The technical implementation flaw stems from improper URL parsing and validation logic that fails to properly isolate and compare hostname components of URLs. When attackers construct malicious URLs such as `https://docs.apify.com.evil.com/` or `https://[email protected]/`, the String.startsWith() method evaluates only the string prefix rather than performing proper hostname resolution. This allows attackers to append arbitrary domains to the legitimate domain path, effectively bypassing the ALLOWED_DOC_DOMAINS whitelist check. The vulnerability demonstrates a classic security weakness where simple string operations are used instead of robust URL parsing and validation mechanisms, creating an attack surface that should have been restricted by proper input sanitization.
The operational impact of this vulnerability extends beyond simple data access control breaches to potentially enable more sophisticated attacks against the Apify ecosystem. When AI agents retrieve documentation content through the compromised validation mechanism, attackers can influence the information returned to language models, potentially leading to misinformation or injection of malicious content into AI responses. This creates a vector for both passive data exfiltration and active manipulation of AI agent behavior through crafted documentation responses. The vulnerability affects the integrity of the documentation fetching process and undermines trust in the system's ability to provide legitimate content while preventing unauthorized access to sensitive information.
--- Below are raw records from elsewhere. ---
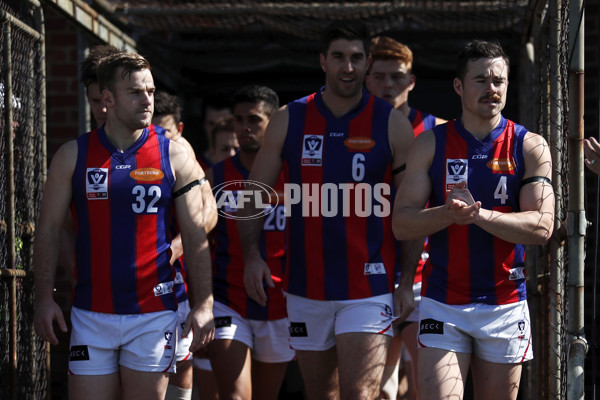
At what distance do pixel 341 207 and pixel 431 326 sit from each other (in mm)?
928

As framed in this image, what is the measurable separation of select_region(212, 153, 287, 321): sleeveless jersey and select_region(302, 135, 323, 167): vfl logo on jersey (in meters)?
0.92

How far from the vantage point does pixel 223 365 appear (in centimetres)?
602

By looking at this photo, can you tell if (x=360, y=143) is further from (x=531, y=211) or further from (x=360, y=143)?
(x=531, y=211)

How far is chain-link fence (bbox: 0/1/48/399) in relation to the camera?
17.4ft

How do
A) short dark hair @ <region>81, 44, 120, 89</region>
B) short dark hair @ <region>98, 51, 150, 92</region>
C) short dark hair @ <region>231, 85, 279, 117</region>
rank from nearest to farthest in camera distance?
short dark hair @ <region>98, 51, 150, 92</region>
short dark hair @ <region>81, 44, 120, 89</region>
short dark hair @ <region>231, 85, 279, 117</region>

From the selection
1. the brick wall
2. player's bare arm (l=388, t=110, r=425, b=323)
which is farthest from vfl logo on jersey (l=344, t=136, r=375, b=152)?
the brick wall

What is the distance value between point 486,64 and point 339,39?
992mm

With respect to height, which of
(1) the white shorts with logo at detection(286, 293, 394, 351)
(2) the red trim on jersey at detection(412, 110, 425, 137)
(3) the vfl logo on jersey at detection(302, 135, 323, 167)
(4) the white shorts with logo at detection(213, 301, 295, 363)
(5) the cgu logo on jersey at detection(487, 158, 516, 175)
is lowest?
(4) the white shorts with logo at detection(213, 301, 295, 363)

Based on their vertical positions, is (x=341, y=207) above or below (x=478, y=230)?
above

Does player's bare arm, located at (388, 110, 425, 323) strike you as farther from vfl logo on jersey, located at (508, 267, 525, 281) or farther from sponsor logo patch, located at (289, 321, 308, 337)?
vfl logo on jersey, located at (508, 267, 525, 281)

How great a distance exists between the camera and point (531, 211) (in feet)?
14.6

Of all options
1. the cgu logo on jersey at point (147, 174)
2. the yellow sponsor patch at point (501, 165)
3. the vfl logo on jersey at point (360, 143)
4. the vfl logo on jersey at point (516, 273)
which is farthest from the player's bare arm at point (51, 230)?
the vfl logo on jersey at point (516, 273)

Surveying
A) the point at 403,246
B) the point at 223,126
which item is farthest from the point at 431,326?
the point at 223,126

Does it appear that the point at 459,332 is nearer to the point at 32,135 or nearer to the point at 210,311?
the point at 210,311
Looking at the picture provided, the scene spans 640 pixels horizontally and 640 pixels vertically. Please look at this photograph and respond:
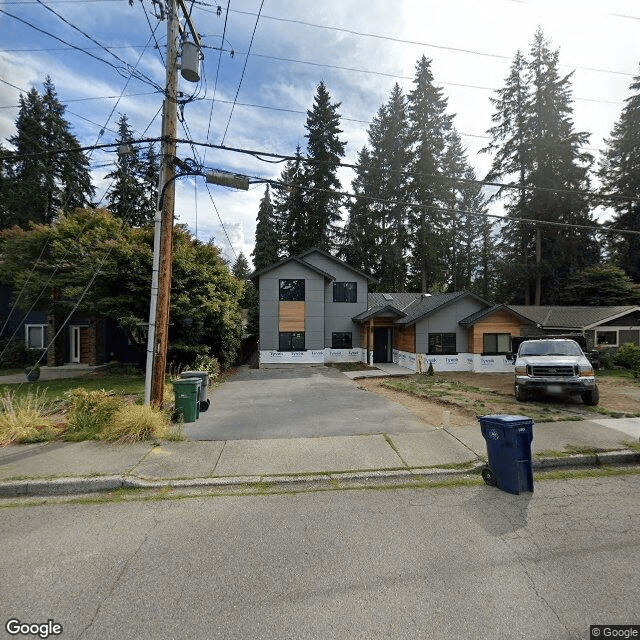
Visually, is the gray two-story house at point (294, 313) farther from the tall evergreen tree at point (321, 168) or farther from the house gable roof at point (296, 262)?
the tall evergreen tree at point (321, 168)

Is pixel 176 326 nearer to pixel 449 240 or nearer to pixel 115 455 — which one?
pixel 115 455

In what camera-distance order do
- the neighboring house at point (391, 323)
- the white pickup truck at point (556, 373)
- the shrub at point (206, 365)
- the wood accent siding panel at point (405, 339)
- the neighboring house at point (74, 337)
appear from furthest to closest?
the neighboring house at point (74, 337), the wood accent siding panel at point (405, 339), the neighboring house at point (391, 323), the shrub at point (206, 365), the white pickup truck at point (556, 373)

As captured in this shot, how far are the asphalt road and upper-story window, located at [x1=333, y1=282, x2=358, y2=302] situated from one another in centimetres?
2013

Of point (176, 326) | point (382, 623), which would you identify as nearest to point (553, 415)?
point (382, 623)

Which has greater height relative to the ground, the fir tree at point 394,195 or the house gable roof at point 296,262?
the fir tree at point 394,195

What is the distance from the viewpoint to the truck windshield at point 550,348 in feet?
36.1

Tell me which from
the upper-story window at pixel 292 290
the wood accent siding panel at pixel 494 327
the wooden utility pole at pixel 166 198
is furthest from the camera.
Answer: the upper-story window at pixel 292 290

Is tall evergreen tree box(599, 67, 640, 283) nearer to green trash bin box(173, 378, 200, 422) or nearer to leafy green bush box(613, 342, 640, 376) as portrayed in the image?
leafy green bush box(613, 342, 640, 376)

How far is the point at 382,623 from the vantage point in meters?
2.63

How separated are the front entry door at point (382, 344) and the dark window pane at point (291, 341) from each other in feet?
18.5

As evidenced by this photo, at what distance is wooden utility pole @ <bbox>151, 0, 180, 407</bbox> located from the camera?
7598 millimetres

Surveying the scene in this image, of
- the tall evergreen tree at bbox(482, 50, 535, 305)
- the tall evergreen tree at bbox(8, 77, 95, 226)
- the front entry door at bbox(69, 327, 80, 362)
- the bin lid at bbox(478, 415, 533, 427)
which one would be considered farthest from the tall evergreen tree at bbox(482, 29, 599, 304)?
the tall evergreen tree at bbox(8, 77, 95, 226)

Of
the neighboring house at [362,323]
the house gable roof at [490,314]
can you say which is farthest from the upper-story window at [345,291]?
the house gable roof at [490,314]

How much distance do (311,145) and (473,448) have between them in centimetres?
3511
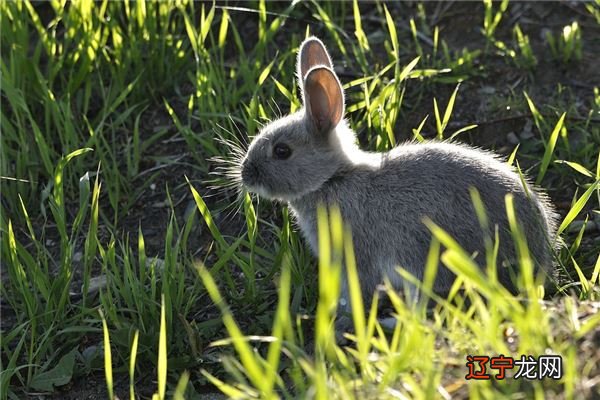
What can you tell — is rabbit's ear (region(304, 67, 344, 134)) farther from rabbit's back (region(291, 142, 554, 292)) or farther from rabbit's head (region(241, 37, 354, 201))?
rabbit's back (region(291, 142, 554, 292))

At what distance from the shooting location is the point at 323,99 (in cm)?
453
This vulnerability aligns with CWE-20 Improper Input Validation and CWE-120 Buffer Overflow, as the improper string validation creates opportunities for path traversal and resource manipulation attacks. From an ATT&CK framework perspective, this represents a technique for privilege escalation through input manipulation and a method for initial access via exploitation of insecure validation routines. The fix implemented in version 0.9.21 addresses this issue by replacing String.startsWith() with proper URL hostname comparison methods that correctly parse and validate domain components. Organizations should implement comprehensive input validation controls, including proper URL parsing libraries, to prevent similar vulnerabilities from occurring in other security-critical components of their systems. The incident highlights the importance of using established security libraries and frameworks rather than implementing custom validation logic that may contain subtle but critical flaws.